This page contains instructional videos for NVIDIA® Nsight™ Compute. These videos are a great resource for enhancing your understanding of all the features Nsight Compute has to offer.

GPU Technology Conference 2021: Nsight Compute 2021.1 - Resource Tracking for new CUDA Toolkit 11.3 Resources

This GTC 2021 spotlight highlights Nsight Compute's support for CTK11.3 resources with the Nsight Compute Resource Tracker, including:

  • User Objects
  • Memory Allocations
  • Memory Pools
  • Graph Nodes

Presented 04-12-2012 | GTC 2021: Nsight Compute 2021.1 (CUDA 11.3) | New in 2021.1 | View on YouTube

GPU Technology Conference 2021: CUDA is Evolving, and the Latest Developer Tools are Adapting to Keep Up

As the CUDA ecosystem rapidly expands, developers need the latest tools (including Nsight Compute) to make sure they can debug, profile, and optimize to take advantage of it all. Nsight developer tools along with other CUDA debuggers, profilers, and checkers are adding new features all the time to help. We'll go over the latest features in developer tools (including Nsight Compute) with a focus on the problems they help you solve. You'll learn about updated performance metrics for the latest architecture, new workflows that enable more usage models, and usability features to get you the information you're looking for, faster. This session is relevant to anyone developing for CUDA platforms, whether it's the first time you've picked up the tools or you're a power user looking to learn the latest and greatest new features.

Presented 04-12-2012 | GTC 2021: Nsight Compute 2021.1 (CUDA 11.3) | New in 2021.1 | View on YouTube

Supercomputing 2020: Nsight Compute 2020.2 - New Profiling mode: Application Replay

This Supercomputing 2020 spotlight introduces the new Application Replay mode, which complements the Kernel Replay mode.

First, you'll get an overview of the Nsight Compute profiling and collection process, diving into the normal 'Kernel' replay mode.

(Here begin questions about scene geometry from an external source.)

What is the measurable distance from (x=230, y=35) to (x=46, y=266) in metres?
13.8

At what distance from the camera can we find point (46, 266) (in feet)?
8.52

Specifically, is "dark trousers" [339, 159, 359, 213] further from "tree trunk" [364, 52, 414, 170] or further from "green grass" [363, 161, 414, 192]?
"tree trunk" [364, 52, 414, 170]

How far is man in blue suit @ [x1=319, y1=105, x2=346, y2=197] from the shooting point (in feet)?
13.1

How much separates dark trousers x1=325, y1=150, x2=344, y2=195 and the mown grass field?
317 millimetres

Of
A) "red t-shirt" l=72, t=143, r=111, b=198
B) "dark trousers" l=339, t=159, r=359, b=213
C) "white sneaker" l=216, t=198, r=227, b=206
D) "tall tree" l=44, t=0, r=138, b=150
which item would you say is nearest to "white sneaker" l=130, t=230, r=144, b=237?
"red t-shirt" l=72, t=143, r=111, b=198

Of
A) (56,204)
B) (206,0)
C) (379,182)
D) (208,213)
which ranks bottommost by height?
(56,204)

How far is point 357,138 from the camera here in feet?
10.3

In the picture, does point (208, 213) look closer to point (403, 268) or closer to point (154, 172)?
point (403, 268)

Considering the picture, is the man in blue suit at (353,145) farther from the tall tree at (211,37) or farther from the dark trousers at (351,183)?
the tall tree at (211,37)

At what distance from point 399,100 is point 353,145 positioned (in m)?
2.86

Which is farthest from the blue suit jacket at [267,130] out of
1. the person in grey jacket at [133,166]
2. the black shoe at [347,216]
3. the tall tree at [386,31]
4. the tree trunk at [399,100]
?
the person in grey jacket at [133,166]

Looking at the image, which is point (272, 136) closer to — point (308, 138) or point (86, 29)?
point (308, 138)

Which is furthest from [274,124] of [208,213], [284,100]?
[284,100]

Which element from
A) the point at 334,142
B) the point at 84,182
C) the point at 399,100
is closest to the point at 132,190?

Then, we'll look at situations when using the new 'Application' replay mode is advantageous.

Presented 11-09-2020 | Supercomputing 2020: Nsight Compute 2020.2 (CUDA 11.1) | New in 2020.2 | View on YouTube

Supercomputing 2020: Nsight Compute's Roofline and NVIDIA Ampere GPU Architecture Analysis

This Supercomputing 2020 spotlight reviews Nsight Compute's Roofline Analysis tool as well as new analysis features for NVIDIA's Ampere GPU architecture.

We will show how Roofline analysis provides a graphical view of how a CUDA kernel’s Arithmetic Intensity and FLOPS performance. Using this analysis, it's easy to see how your kernel's performance compares to hardware constraints and indicates how much room there is for improvement and the kind of optimizations that can be employed to improve performance.

Next, we will explore how Nsight Compute allows you to monitor the throughput of the NVIDIA Ampere architecture's CUDA Asynchronous Copy feature.

Presented 11-11-2020 | Supercomputing 2020: Nsight Compute 2020.2 (CUDA 11.1) | New in 2020.1 | View on YouTube

Nsight Compute 2020.1 Spotlight

This NVIDIA Nsight Compute 2020.1 release spotlight highlights these new features:

  • Roofline Analysis for Visualization of Performance Headroom
  • NVIDIA Ampere Architecture metrics
    • Asynchronous Copy to Shared Memory
    • Sparse Data Compression

Nsight Compute Overview | New in 2020.1 available 2020/05/28 (CUDA 11.0)| View on YouTube

GTC 2020 Lab: Modern CUDA Programming Hazards and the Linux Nsight Toolbox to Fix Them

In this hands-on lab, you'll learn from NVIDIA developers and experts about efficiently debugging, profiling, and optimizing CUDA applications on Linux. Through a set of exercises, you'll use the latest features in NVIDIA's suite of tools to detect and fix common issues of correctness and performance in their applications.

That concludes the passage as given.